Texte à lire:
★ ★ ★

Diagnostic préimplantatoire et maladies
d'apparition tardive
INGE LIEBAERS*
Introduction
Le diagnostic génétique préimplantatoire
(DPI) est une forme précoce de diagnostic anténatal dans laquelle des
embryons obtenus in vitro sont analysés de manière à diagnostiquer
des anomalies génétiques bien définies. Seuls les embryons sains
sont replacés in utero. Cette technique est utilisée principalement
dans deux grands groupes d'indications. Le premier groupe est constitué par
les individus présentant un haut risque d'avoir un enfant atteint d'une maladie
génétique, c'est-à-dire, les porteurs d'une affection monogénique
ou d'anomalie structurelle des chromosomes (comme les translocations) qui ont
été obligés de manière répétitive d'interrompre leurs
grossesses sur la base des résultats du diagnostic prénatal, qui souffrent
d'un problème de stérilité associée (comme dans l'absence congénitale
bilatérale des canaux déférents), qui présentent des fausses
couches à répétition (comme c'est souvent le cas chez les porteurs
de translocations), ou qui ont une objection religieuse ou morale à l'égard
de l'interruption de grossesse. Le second groupe est constitué d'individus
traités par fécondation in vitro (FIV) ou injection intracytoplasmique
des spermatozoïdes (ICSI), qui peuvent avoir un risque génétique
faible mais dont les embryons seront testés pour la présence d'aneuploïdie,
ceci de manière à tenter d'accroître leurs chances de mener une grossesse
à terme. Le DPI avec screening d'aneuploïdie est surtout appliqué
lorsque l'on suspecte qu'un faible taux de succès pourrait être attribué
à une aneuploïdie chromosomique des embryons comme c'est parfois le cas
chez les patientes âgées de plus de 37 ans [1, 2].

★ ★ ★

Problèmes à résoudre:
A – Dans le texte sur le diagnostic préimplantatoire, quels embryons sont replacés in utero ?
B – En vous appuyant sur le texte sur le diagnostic préimplantatoire, expliquez en une à trois phrases pourquoi on recherche l'aneuploïdie chez les embryons des personnes traitées par FIV ou ICSI.
C – Poursuivez le texte sur le diagnostic préimplantatoire et les maladies d'apparition tardive après sa dernière phrase.

★ ★ ★

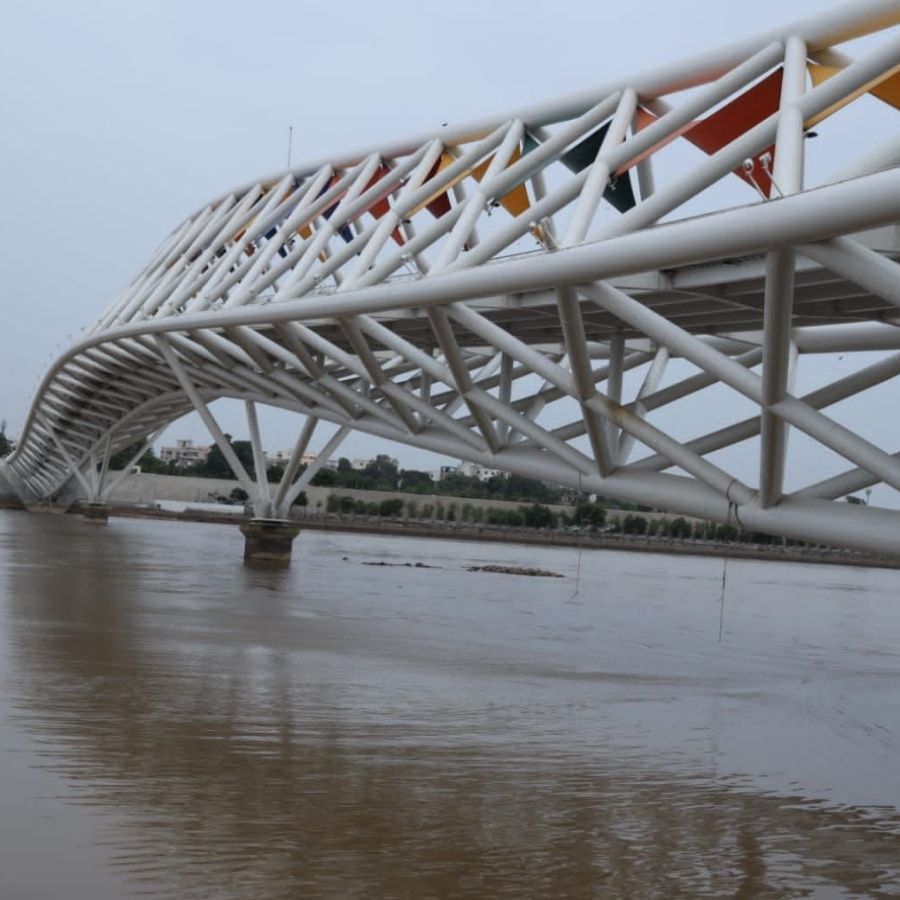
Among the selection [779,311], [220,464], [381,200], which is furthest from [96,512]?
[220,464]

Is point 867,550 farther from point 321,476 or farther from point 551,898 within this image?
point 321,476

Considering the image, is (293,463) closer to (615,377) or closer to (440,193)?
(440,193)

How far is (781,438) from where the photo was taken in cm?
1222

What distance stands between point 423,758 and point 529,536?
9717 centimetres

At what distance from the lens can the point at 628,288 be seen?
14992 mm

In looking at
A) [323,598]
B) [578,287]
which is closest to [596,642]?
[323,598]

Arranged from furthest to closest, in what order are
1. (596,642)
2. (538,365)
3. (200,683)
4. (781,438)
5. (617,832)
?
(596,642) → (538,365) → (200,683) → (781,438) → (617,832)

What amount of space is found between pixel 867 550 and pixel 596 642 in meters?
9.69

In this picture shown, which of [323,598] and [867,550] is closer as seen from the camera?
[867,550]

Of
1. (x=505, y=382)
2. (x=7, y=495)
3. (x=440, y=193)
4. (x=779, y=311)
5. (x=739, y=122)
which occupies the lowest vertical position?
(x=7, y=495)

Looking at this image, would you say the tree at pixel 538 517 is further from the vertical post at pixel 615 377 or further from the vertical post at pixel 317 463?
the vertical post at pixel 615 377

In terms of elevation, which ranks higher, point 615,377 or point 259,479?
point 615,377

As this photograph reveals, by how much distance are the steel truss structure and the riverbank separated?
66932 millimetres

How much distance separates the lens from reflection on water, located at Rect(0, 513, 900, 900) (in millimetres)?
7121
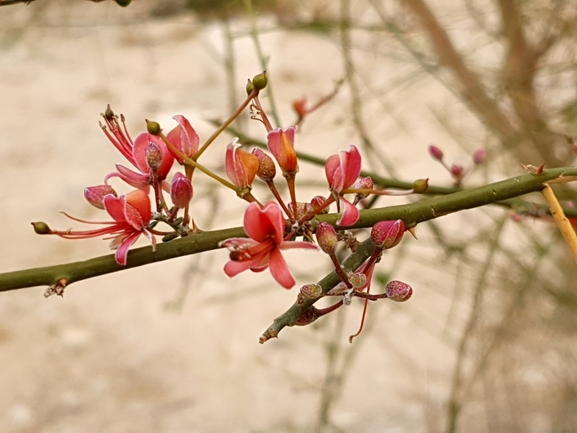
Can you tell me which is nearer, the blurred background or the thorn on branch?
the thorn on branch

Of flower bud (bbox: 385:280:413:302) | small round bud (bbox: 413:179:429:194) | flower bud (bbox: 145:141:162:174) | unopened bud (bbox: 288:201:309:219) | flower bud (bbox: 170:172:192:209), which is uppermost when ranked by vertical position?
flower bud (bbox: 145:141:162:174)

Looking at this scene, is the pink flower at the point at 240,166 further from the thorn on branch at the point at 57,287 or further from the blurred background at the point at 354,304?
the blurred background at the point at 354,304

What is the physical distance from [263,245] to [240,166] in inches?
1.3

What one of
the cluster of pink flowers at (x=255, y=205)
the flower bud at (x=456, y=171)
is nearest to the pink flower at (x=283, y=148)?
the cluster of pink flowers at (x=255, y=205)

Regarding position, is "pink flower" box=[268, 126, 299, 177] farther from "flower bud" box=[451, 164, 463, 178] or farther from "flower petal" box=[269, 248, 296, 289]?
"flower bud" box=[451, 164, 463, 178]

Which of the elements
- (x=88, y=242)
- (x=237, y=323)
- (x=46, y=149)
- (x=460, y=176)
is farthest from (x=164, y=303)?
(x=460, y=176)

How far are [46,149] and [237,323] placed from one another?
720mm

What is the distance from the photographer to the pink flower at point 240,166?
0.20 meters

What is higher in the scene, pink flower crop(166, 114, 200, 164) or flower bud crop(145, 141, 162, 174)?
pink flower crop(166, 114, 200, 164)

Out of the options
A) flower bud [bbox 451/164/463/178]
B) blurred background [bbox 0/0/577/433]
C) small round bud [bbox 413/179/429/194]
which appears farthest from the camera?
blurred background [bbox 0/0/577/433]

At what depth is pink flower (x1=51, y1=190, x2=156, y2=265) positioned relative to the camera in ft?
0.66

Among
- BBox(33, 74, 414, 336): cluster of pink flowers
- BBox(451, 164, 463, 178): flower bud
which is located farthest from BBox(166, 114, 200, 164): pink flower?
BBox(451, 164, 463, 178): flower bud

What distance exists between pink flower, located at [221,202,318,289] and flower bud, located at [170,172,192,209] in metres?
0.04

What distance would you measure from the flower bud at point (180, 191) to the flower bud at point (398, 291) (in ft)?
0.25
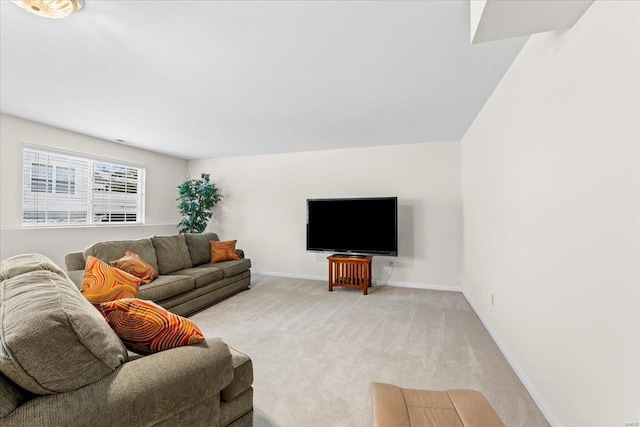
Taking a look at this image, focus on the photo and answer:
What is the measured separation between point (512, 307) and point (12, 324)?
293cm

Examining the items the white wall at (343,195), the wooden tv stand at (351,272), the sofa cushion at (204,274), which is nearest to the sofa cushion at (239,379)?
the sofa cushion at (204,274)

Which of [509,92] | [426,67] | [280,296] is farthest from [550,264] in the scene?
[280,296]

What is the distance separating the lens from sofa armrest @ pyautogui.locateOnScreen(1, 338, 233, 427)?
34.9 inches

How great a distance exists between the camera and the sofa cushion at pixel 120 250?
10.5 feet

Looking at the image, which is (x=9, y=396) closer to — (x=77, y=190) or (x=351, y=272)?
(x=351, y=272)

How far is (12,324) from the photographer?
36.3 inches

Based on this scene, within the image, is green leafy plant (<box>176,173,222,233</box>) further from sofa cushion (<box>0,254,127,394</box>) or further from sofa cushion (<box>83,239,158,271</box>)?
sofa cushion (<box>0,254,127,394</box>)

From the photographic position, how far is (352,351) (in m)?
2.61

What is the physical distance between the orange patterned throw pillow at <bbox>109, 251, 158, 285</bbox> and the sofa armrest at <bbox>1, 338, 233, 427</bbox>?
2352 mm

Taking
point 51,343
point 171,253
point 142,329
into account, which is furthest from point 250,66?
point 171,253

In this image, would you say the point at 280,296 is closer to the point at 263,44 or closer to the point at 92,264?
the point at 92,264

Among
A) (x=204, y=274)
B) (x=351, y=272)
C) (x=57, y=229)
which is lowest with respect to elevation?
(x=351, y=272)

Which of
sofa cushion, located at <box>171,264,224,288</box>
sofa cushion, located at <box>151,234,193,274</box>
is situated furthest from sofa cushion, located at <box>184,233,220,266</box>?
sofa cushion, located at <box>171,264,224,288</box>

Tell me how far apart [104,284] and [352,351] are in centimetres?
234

★ ★ ★

Réponses:
A – Seuls les embryons sains sont replacés in utero.

B – On recherche l'aneuploïdie chez ces embryons pour tenter d'accroître les chances de mener une grossesse à terme. Ce screening est surtout appliqué lorsqu'on suspecte qu'un faible taux de succès pourrait être attribué à une aneuploïdie chromosomique des embryons. C'est parfois le cas chez les patientes âgées de plus de 37 ans.

C –
Le DPI fut rapporté la première
fois dans une utilisation clinique par une publication majeure en 1990, qui eut
un retentissement majeur sur l'évolution de la législation concernant
la recherche sur les embryons humains au Royaume-Uni [3].
Deux technologies différentes
sont utilisées en DPI : la PCR pour le diagnostic des affections monogéniques
et l'hybridation fluorescente in situ (FISH) pour le sexage des embryons,
pour le DPI avec screening d'aneuploïdie et pour la détection des translocations
non balancées. Cette analyse peut être pratiquée sur le globule polaire
d'un ovocyte ou sur un blastomère extrait d'un embryon au stade d'environ 8
cellules. Il est acceptable de dire que le DPI stricto sensu est généralement
accepté pour le diagnostic d'affections génétiques à apparition
précoce ou pour les anomalies chromosomiques. L'acceptation reste cependant
plus problématique ou sujette à controverse pour les affections génétiques
à manifestation tardive [4].
DPI et affections génétiques à manifestation
tardive
Il existe un certain nombre d'affections génétiques
à manifestation tardive pour lesquelles le DPI peut être pris en considération.
Parmi ces affections, on peut mentionner la maladie de Huntington, la maladie d'Alzheimer
« précoce », l'ataxie spino-cérébelleuse, la maladie
rénale polykystique de l'adulte, le cancer du sein et la polypose adénomateuse
colique familiale [5].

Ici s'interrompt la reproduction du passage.